Trump subestimou Kamala?
Sem dúvida, Harris conseguiu o debate que ela queria em seus sonhos. Trump estava mal preparado ou, mais provavelmente, não estava preparado de forma alguma. A Nova York Post repórter, que o conheceu nos últimos 10 anos, ficou chocada ao saber em seu último encontro que Trump parecia não saber que a criação de Harris tinha pouco a ver com seu pai professor economista marxista. Sua equipe confirmou a ela que ele não estava sendo informado.
Ficou evidente no debate que Trump ainda não se conformou com a oportunidade negada de se vingar de Biden.

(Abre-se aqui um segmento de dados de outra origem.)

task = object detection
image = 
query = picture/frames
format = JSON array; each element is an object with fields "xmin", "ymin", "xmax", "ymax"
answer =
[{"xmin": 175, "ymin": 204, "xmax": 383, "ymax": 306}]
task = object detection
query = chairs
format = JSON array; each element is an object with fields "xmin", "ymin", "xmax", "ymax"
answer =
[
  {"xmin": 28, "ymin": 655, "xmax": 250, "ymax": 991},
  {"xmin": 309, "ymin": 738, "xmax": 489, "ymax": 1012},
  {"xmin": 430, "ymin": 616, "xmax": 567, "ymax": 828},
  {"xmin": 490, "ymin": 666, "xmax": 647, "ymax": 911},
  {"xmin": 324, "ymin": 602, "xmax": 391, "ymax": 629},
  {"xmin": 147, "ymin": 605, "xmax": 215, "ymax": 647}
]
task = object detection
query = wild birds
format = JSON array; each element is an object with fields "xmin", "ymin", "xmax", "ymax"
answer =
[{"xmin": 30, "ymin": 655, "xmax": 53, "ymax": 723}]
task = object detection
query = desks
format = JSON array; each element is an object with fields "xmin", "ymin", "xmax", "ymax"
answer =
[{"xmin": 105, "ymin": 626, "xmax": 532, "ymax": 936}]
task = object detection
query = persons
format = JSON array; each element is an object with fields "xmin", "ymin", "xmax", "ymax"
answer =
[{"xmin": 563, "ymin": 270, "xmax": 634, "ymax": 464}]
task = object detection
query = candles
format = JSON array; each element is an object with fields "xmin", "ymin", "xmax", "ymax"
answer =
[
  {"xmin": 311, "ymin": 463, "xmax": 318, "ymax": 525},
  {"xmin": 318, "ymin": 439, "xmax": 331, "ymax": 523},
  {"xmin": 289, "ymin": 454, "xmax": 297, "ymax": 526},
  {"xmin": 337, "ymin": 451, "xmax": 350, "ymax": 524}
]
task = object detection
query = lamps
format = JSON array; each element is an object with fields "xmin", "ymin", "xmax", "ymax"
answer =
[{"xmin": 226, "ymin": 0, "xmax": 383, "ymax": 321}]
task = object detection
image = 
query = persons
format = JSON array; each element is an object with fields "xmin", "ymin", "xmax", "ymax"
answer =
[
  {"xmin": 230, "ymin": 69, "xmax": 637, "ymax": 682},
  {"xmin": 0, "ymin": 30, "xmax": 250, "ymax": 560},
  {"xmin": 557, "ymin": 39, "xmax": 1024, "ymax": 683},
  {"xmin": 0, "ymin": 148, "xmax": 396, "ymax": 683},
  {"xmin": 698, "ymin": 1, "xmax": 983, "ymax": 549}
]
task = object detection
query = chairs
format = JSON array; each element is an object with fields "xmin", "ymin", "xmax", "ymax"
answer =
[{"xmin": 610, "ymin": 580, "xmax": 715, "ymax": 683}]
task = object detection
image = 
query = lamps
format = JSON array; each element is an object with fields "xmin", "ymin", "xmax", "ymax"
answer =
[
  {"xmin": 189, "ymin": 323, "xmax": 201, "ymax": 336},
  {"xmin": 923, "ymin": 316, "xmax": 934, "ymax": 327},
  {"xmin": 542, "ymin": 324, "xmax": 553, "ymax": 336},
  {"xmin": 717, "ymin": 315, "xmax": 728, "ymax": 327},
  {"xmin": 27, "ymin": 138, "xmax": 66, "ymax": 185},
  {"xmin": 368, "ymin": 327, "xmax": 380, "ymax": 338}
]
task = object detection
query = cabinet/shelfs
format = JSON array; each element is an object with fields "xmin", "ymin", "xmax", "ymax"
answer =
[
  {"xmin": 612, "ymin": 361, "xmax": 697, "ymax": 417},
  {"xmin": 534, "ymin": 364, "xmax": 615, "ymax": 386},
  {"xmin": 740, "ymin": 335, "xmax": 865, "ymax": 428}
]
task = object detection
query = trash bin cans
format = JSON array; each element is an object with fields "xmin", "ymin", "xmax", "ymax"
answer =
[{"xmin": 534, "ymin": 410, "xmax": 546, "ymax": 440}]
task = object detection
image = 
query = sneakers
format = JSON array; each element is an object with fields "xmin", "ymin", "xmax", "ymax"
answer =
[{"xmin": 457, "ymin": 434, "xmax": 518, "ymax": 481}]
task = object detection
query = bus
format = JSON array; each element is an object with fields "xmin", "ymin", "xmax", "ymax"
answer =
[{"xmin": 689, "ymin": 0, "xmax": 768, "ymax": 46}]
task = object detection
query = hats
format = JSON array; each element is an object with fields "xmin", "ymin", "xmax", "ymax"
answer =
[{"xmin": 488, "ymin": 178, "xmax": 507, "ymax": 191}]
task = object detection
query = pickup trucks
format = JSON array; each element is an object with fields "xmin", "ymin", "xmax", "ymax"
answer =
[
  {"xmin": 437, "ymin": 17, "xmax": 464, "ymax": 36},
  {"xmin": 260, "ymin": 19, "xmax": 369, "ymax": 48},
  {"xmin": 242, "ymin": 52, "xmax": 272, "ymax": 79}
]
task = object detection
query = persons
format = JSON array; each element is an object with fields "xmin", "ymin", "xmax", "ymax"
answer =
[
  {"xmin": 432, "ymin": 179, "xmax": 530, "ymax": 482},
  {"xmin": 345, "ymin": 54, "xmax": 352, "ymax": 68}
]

Percebendo isso, uma Harris afiada o lembrou no debate que não era Biden contra quem ele estava competindo, reforçando a imagem de um homem sem contato com a realidade. O debate nem havia acabado quando Taylor Swift tuitou que estava apoiando Harris, identificando-se como uma “Cat Lady”, referindo-se ao discurso de Vance contra as “cat ladies”. O apoio de Swift, no ar desde a Convenção Nacional Democrata, impactará parte do voto dos jovens.
Uma viagem à ‘Sala de Spin’
Houve outras palhinhas felizes no vento para seguir para Harris. A notícia se espalhou de que Trump havia visitado a “spin room” imediatamente após o debate. Esta é uma sala onde a equipe de mídia do candidato se reúne para emitir negações e esclarecimentos, avaliar a resposta e iniciar ondas nas mídias sociais, sabendo que são os memes e clipes que são reproduzidos repetidamente que aglomeram o impacto do debate entre fãs e críticos. Os candidatos normalmente nunca visitam a “spin room” após o debate.
Na manhã seguinte, Harris recebeu mais uma confirmação quando Trump atacou abco anfitrião do debate. Ele acusou os moderadores de serem tendenciosos por causa de suas diversas checagens de fatos, o que o canal havia anunciado que faria, diferentemente de outros apresentadores de mídia no passado. Trump vociferou que os moderadores deveriam ser processados criminalmente e que a licença do canal deveria ser revogada.
Essa foi a prova definitiva de que Harris havia conseguido atingir seu objetivo de irritá-lo.
Harris tem o primeiro round
Haverá outro debate? Harris precisa do vasto público que esses debates trazem — 67 milhões assistiram ao debate de terça-feira — para apresentar sua personalidade agradável e confiante ao eleitorado. Os democratas deixaram claro que querem outra briga. Trump pode não resistir à oportunidade de se vingar de um candidato que ele menospreza em particular muito mais do que o faz tão ricamente em público.
Esta eleição dependerá de inúmeras avaliações anônimas feitas sobre qual candidato tem o melhor caráter para ser o próximo presidente dos Estados Unidos, com base em considerações fugazes e superficiais por pessoas com apenas um escasso interesse em política. A equipe Harris venceu esta disputa de gladiadores, mas a guerra continuará a todo vapor até 5 de novembro.
(Ajay Kumar é um jornalista sênior. Ele é ex-editor-chefe do Business Standard e ex-editor executivo do The Economic Times.)